ERROR #1:err=12899 tim=1312894876206660
WAIT #1: nam='SQL*Net break/reset to client' ela= 20 driver id=675562835 break?=1 p3=0 obj#=-1 tim=1312894876206740
WAIT #1: nam='SQL*Net break/reset to client' ela= 303 driver id=675562835 break?=0 p3=0 obj#=-1 tim=1312894876207059
WAIT #1: nam='SQL*Net message to client' ela= 2 driver id=675562835 #bytes=1 p3=0 obj#=-1 tim=1312894876207098
WAIT #1: nam='SQL*Net message from client' ela= 247133 driver id=675562835 #bytes=1 p3=0 obj#=-1 tim=1312894876454273
Using the Oracle friendly search.
Talking about SQL*Net break/reset to client events Tanel Poder mentions these breaks are caused by bad application design.
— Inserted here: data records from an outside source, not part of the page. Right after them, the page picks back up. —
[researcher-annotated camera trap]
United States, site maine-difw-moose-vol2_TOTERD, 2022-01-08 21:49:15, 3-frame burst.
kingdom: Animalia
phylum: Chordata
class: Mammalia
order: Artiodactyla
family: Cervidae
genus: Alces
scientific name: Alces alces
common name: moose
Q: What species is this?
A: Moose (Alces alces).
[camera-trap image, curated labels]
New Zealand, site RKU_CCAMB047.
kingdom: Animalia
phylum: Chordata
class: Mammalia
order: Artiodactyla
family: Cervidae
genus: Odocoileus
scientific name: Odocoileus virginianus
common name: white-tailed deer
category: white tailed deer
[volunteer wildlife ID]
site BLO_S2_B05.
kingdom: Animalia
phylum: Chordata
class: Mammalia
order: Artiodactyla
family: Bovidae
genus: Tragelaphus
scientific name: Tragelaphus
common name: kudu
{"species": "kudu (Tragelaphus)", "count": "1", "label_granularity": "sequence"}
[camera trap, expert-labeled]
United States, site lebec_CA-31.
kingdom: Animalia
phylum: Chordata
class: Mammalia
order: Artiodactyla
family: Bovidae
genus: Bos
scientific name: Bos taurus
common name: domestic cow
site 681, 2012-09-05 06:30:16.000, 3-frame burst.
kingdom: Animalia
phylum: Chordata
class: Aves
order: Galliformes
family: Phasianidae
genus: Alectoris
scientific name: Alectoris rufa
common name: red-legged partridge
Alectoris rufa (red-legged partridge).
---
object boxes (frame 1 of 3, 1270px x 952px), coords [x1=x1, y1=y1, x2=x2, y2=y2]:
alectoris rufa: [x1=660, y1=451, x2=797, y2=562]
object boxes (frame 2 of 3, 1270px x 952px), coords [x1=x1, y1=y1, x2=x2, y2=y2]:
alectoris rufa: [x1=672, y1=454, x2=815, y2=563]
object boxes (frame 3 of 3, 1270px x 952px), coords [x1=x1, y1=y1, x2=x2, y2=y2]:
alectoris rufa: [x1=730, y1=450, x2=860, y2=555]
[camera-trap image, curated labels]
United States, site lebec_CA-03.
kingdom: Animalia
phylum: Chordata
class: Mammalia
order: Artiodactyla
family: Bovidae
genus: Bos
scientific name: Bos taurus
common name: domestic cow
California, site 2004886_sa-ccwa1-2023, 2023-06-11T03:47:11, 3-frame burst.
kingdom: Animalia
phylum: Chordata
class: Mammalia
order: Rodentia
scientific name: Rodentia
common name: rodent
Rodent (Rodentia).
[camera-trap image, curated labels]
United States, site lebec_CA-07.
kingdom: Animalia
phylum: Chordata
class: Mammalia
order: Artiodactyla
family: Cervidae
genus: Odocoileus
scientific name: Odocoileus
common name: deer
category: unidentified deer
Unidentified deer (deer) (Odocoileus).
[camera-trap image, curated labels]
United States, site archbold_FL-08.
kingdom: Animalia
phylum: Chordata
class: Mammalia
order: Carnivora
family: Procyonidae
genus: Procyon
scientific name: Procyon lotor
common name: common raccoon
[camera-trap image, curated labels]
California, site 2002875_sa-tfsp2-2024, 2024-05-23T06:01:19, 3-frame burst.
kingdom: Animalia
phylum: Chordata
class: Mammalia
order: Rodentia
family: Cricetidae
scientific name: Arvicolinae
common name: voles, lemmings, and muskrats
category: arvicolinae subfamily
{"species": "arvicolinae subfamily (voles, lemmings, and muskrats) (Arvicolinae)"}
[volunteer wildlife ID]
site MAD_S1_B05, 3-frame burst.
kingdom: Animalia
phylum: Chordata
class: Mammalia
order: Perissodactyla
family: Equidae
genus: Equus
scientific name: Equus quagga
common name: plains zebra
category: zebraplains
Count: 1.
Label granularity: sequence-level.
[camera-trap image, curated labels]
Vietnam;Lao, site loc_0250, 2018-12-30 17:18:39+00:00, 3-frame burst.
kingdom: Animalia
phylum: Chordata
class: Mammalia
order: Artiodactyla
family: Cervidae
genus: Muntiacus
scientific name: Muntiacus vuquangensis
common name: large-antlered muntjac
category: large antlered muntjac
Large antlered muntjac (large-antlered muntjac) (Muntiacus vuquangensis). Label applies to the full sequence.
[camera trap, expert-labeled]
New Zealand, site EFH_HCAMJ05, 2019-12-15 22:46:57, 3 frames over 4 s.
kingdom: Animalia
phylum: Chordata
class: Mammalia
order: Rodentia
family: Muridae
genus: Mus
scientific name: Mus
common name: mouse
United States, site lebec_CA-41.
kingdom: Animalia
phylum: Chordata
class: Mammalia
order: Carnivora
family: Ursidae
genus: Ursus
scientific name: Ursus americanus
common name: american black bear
This is something I was trying to find out, but he is talking about MERGE statements. My trace included only inserts.
In the Xtrace manual it is mentioned "err" being equal to 12899 (ORA-12899 is "value too large for column"): That makes sense.
Luckily I had taken the trace with binds. And could point out the actual column causing the root problem. Only the first 255 characters of the bind values seems to be populated to the trace. The problem column was larger in this case. Using My Oracle support page Interpreting Raw SQL_TRACE and DBMS_SUPPORT.START_TRACE output [ID 39817.1] it is possible to read the trace. In the bind part avl Actual value length (array length too).. Compared that to the column size at the position of the bind in the insert statement and the root problem was found.
About bad application design
* The application should know how long values can be inserted to each column.
* If the application receives an error it should have an error handler that releases the reserved resources. This time the unreleased resource was a database connection.